[Visual spatial reasoning lines]

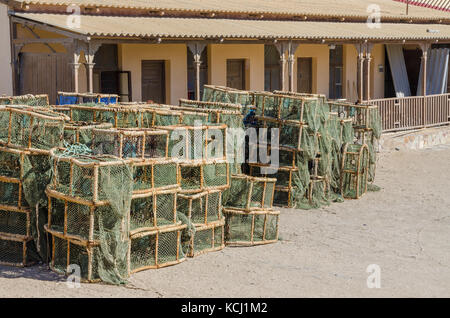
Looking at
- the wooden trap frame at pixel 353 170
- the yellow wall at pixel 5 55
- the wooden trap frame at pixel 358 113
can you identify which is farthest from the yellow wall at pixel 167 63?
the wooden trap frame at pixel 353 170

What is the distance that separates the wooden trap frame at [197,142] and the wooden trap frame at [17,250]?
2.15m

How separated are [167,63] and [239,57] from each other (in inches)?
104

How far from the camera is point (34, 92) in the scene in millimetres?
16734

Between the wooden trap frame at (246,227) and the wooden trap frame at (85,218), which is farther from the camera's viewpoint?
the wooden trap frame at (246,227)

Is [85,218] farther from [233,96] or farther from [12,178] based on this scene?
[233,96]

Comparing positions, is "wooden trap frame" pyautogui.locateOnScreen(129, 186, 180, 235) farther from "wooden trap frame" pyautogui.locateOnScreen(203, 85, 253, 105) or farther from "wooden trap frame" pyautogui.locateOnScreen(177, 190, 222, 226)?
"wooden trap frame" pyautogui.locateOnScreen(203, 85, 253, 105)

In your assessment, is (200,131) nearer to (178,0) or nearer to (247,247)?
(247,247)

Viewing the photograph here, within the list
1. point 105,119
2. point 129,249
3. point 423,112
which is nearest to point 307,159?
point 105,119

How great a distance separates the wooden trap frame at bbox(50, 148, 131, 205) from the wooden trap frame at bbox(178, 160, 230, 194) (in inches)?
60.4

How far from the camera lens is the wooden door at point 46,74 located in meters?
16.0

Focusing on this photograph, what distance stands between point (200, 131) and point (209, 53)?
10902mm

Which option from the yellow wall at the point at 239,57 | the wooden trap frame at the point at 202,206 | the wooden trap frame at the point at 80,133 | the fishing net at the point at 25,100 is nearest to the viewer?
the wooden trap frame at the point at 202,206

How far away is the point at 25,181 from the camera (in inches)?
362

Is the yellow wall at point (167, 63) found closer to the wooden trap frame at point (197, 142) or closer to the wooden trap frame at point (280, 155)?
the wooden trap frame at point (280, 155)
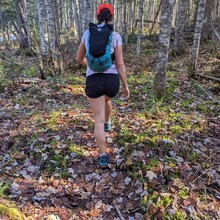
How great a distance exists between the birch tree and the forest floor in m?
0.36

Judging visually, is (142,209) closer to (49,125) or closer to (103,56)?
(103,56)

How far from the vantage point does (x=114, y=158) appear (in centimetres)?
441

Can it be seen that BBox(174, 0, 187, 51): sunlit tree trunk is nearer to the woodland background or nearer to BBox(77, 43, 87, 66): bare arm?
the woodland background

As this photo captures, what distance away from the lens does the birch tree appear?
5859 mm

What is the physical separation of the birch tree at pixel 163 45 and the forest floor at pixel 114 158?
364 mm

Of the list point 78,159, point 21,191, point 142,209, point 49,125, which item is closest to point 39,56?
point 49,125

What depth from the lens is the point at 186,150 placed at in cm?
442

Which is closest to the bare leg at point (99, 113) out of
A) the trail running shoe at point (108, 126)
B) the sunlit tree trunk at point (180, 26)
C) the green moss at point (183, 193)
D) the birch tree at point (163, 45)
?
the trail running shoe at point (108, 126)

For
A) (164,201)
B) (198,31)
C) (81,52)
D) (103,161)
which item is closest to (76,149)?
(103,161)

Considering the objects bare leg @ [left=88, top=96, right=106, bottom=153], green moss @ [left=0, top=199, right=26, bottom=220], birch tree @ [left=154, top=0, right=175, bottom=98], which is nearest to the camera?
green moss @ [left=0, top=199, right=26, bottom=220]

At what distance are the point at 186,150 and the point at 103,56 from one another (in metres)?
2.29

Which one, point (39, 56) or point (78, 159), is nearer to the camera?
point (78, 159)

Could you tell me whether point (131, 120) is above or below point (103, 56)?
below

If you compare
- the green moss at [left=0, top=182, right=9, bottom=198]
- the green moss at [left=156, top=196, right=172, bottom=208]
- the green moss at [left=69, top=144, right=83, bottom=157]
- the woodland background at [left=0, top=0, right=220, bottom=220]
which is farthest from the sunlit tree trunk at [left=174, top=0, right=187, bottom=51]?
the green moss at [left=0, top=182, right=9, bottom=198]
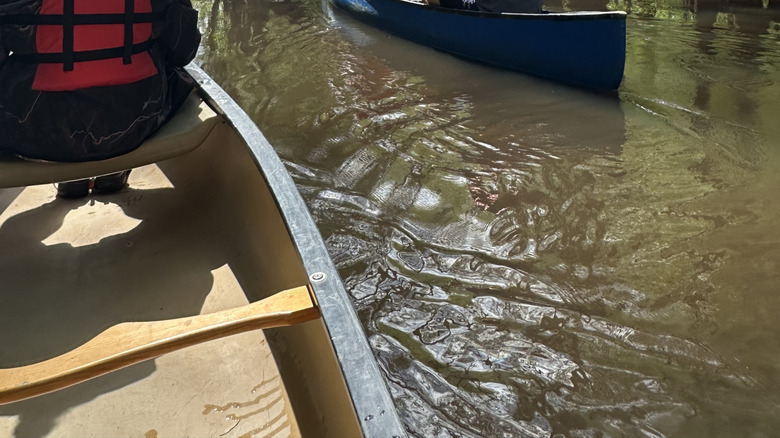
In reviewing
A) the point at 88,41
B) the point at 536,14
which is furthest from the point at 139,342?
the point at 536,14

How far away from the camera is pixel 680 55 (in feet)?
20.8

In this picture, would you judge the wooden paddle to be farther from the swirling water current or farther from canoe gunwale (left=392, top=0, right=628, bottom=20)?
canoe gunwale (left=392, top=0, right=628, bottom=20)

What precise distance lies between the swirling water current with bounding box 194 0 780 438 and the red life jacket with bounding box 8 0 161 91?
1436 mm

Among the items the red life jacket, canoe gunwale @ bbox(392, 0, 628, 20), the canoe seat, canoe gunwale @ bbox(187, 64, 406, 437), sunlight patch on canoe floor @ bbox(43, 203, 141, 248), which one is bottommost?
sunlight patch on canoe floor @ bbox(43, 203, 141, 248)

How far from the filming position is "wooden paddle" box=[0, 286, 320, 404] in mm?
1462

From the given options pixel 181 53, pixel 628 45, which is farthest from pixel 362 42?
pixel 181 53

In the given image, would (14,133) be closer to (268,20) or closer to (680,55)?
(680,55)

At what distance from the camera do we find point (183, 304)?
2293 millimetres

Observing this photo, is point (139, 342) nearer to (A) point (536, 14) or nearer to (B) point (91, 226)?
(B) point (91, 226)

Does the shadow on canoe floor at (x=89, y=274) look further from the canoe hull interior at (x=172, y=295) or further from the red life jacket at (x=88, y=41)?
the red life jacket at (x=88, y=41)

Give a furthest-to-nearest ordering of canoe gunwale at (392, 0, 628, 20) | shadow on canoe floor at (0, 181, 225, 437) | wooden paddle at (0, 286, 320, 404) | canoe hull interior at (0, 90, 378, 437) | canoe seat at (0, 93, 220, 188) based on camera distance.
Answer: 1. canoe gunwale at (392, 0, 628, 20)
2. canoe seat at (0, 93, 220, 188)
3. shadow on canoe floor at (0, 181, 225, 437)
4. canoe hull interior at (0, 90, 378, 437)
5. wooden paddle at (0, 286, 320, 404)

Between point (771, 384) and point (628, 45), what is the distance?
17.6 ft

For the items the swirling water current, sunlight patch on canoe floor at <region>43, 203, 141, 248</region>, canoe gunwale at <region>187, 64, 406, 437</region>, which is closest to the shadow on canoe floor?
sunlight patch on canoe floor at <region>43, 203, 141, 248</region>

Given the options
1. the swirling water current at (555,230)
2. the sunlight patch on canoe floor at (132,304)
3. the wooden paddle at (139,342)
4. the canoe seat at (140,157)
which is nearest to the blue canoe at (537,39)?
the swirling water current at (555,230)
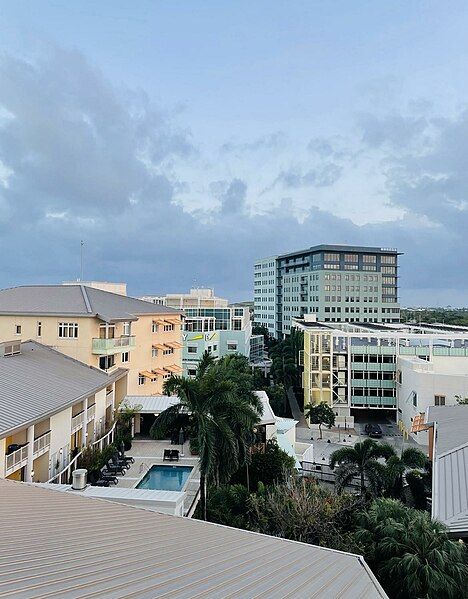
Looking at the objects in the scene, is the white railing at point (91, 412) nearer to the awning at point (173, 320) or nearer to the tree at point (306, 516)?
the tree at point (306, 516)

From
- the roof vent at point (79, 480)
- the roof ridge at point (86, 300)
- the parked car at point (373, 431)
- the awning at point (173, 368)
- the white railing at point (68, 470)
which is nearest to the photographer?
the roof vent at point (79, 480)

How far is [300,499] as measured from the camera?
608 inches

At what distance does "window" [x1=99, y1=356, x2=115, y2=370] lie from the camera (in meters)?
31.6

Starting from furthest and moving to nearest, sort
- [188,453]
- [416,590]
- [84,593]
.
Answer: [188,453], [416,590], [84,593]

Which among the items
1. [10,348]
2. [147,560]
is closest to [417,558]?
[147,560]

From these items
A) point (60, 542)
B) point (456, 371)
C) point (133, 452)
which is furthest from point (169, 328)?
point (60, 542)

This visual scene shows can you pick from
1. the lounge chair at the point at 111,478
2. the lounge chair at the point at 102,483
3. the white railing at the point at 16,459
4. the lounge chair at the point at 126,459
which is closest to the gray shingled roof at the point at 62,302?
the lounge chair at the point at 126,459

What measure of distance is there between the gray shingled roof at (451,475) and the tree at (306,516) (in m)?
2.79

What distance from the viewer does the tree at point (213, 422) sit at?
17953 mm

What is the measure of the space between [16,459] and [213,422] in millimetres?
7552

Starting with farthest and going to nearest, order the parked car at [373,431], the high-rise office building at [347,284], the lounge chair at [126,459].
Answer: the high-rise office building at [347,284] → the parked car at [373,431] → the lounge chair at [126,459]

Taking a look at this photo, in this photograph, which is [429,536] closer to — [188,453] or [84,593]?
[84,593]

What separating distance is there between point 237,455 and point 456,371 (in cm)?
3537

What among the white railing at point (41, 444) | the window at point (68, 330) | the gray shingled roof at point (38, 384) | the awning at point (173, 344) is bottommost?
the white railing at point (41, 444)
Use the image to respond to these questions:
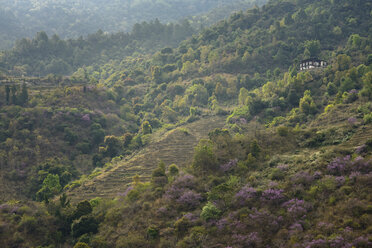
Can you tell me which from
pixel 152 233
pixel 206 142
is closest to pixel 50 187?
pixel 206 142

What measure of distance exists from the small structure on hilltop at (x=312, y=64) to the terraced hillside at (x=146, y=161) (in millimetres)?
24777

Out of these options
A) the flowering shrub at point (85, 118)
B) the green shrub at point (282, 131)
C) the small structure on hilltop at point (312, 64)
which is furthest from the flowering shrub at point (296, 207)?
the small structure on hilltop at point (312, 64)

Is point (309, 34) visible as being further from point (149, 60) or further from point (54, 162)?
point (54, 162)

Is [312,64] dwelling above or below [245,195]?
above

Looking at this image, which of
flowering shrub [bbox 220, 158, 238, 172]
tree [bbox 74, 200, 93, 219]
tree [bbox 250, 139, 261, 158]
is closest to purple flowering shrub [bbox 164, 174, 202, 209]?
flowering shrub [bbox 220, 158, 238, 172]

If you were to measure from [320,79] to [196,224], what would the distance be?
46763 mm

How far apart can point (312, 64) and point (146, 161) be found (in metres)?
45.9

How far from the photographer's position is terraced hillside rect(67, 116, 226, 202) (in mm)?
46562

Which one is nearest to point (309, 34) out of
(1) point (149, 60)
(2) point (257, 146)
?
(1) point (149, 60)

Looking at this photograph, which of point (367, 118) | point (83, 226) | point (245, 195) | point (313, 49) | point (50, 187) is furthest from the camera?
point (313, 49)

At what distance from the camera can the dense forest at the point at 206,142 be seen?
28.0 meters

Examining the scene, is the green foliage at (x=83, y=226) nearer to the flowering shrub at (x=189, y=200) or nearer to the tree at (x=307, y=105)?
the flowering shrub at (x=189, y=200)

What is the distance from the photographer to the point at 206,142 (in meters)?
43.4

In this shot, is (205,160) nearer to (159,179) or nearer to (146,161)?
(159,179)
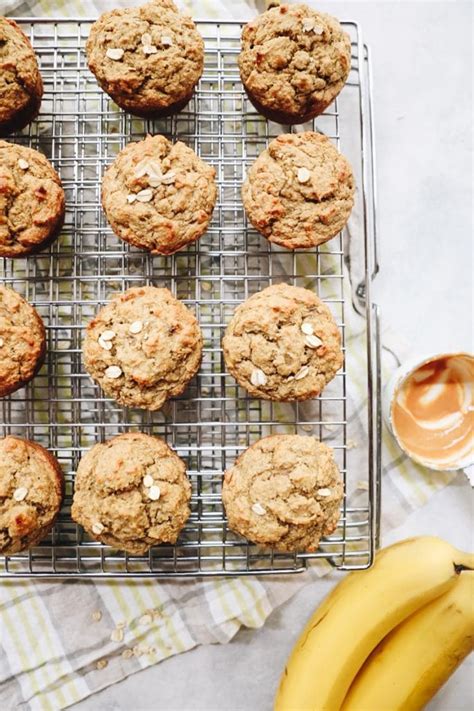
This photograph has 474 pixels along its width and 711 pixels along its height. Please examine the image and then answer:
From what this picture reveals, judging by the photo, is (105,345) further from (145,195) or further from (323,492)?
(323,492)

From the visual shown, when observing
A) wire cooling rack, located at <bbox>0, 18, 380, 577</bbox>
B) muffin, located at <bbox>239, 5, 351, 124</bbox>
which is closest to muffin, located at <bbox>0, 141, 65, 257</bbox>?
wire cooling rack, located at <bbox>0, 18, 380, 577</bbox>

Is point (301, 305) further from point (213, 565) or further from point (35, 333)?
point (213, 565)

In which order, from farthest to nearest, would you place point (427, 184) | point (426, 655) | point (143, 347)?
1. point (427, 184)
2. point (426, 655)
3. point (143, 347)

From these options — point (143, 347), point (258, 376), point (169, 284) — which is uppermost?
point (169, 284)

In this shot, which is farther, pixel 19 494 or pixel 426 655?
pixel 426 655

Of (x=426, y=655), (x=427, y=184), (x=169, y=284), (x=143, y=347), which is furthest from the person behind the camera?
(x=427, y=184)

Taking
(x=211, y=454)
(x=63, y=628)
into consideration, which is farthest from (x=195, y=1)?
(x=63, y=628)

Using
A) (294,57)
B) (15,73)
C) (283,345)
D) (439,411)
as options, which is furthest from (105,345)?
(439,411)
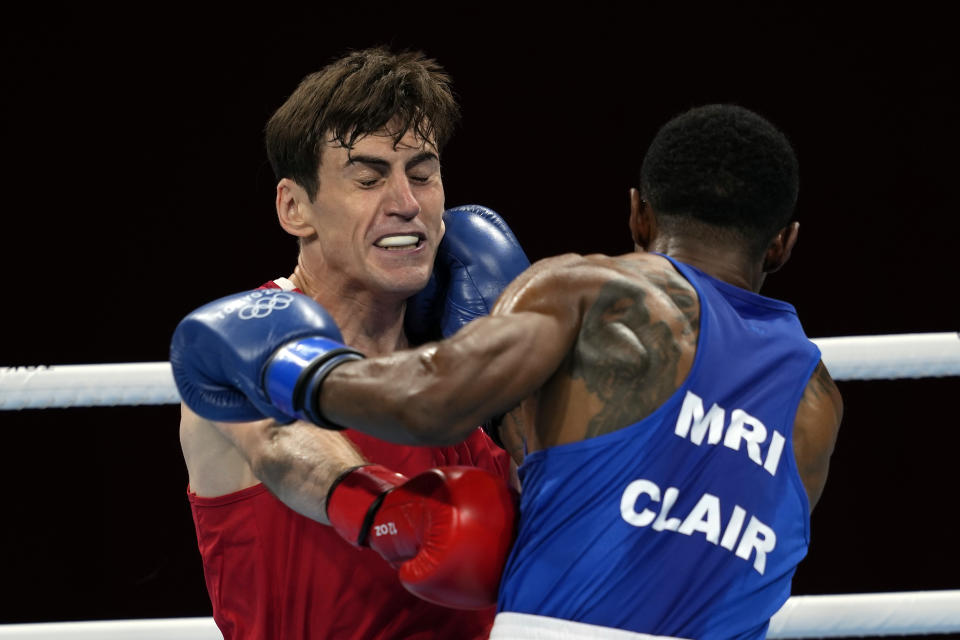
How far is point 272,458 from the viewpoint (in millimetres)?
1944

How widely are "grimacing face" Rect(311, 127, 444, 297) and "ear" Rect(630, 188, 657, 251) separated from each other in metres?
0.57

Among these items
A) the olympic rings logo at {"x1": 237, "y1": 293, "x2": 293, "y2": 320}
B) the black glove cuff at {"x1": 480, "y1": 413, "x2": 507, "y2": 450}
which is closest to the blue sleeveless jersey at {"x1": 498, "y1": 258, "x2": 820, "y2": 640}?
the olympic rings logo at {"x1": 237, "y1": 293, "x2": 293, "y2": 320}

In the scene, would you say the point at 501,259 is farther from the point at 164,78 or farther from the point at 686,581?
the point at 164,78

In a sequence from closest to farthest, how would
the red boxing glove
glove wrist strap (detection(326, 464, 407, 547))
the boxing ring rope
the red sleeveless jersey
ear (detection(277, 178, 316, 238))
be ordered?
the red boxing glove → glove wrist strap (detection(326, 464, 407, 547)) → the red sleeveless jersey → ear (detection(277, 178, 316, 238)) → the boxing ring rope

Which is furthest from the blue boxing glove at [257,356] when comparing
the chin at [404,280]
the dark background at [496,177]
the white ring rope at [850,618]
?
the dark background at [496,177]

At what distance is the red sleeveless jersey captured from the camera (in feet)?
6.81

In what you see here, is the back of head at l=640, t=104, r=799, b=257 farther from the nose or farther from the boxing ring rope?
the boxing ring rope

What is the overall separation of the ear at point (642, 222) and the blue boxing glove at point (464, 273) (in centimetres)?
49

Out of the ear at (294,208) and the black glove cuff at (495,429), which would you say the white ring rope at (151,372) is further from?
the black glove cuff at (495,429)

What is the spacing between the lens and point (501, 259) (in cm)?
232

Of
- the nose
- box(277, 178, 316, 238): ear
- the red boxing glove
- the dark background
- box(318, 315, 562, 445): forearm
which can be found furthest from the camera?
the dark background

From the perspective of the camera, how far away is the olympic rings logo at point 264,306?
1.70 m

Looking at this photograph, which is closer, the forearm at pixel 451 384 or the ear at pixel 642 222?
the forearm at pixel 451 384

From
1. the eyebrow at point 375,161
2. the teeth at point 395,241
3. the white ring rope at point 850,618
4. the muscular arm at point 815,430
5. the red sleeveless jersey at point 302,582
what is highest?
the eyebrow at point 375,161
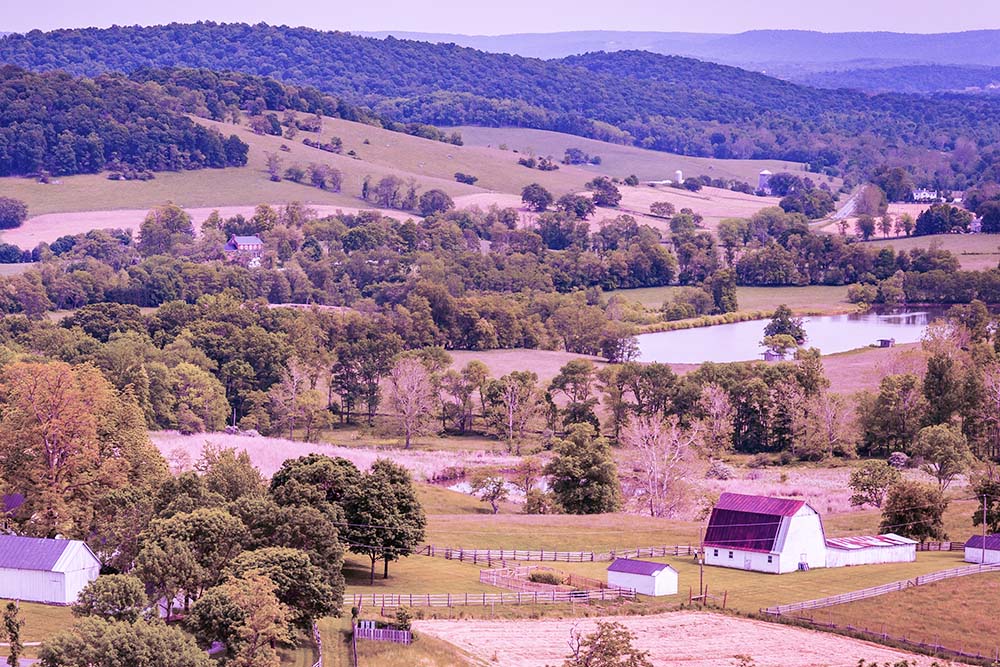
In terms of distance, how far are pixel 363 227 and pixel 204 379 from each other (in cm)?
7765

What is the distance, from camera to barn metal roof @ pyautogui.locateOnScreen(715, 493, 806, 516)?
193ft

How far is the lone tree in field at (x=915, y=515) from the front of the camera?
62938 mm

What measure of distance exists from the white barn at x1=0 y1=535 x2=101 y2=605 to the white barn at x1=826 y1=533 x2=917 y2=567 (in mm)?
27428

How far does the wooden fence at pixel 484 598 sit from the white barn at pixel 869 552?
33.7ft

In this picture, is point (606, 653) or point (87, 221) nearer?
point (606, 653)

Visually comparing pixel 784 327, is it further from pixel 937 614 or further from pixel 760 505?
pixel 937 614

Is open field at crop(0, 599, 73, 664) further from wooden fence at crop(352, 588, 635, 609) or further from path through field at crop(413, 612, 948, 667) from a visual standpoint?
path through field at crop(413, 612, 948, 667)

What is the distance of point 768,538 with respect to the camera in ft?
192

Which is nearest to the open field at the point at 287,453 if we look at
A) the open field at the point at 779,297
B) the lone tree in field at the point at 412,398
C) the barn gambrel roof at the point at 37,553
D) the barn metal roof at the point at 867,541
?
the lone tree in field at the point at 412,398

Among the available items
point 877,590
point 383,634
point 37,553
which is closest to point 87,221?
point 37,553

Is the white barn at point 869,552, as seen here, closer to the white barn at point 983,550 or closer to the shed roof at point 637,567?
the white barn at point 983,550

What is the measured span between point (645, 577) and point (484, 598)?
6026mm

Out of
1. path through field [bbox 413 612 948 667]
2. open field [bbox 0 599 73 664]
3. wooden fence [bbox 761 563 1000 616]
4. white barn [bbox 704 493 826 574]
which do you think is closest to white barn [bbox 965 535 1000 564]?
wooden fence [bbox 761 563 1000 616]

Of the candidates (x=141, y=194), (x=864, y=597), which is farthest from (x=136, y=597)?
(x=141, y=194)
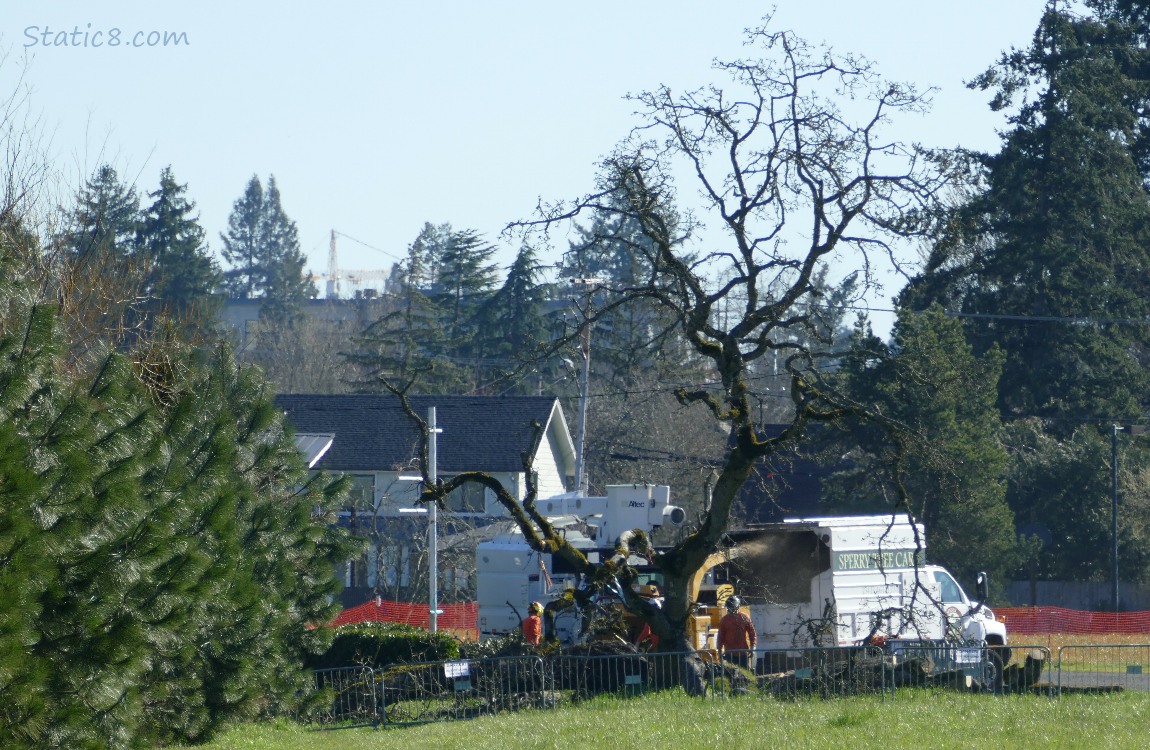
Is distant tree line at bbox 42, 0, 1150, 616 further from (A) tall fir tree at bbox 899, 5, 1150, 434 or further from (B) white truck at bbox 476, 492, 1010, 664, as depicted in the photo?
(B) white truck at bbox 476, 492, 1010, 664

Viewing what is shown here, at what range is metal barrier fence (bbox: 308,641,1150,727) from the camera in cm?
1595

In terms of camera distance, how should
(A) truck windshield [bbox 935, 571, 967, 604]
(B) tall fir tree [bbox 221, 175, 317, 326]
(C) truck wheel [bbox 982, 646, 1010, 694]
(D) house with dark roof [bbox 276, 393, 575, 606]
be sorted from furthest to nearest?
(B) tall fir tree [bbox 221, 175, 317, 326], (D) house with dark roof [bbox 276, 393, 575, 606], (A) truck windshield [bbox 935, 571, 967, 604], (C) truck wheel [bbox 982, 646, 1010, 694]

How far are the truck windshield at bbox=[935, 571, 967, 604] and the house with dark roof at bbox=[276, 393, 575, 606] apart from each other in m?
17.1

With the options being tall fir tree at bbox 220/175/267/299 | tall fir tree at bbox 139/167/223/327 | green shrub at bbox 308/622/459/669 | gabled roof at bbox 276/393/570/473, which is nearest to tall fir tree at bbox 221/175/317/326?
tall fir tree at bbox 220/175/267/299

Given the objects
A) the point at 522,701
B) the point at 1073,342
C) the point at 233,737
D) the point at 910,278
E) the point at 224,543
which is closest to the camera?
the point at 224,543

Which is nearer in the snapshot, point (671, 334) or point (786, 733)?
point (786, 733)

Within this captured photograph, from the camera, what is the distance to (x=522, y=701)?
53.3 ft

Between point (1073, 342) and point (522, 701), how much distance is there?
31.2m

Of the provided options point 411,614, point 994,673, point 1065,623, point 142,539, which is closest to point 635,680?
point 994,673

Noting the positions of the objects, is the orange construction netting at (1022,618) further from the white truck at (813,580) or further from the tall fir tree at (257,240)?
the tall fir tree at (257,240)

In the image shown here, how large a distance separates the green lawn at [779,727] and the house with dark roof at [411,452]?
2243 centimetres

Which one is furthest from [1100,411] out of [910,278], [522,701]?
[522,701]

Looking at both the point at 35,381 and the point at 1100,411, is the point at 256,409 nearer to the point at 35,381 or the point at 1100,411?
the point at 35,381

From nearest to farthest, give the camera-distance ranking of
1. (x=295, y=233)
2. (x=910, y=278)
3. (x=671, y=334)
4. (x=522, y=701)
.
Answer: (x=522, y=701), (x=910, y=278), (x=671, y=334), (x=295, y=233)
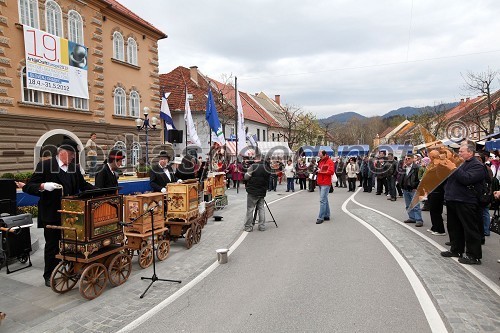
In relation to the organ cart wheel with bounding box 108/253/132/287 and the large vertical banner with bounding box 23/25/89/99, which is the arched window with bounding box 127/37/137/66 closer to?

Task goal: Please format the lines as a numbered list, starting with the line that contains "Looking at both" and continuing through the final line. Omit blank lines, and leave the pictures out of the answer.

Result of the task:
1. Looking at both the point at 35,381 and the point at 1100,411, is the point at 256,409 nearer to the point at 35,381 or the point at 1100,411?
2. the point at 35,381
3. From nearest to farthest, give the camera-distance ranking of
4. 1. (x=295, y=233)
5. 2. (x=910, y=278)
6. 3. (x=671, y=334)
7. 4. (x=522, y=701)
8. .
9. Answer: (x=522, y=701), (x=910, y=278), (x=671, y=334), (x=295, y=233)
10. In relation to the organ cart wheel with bounding box 108/253/132/287 and the large vertical banner with bounding box 23/25/89/99, which is the arched window with bounding box 127/37/137/66 closer to?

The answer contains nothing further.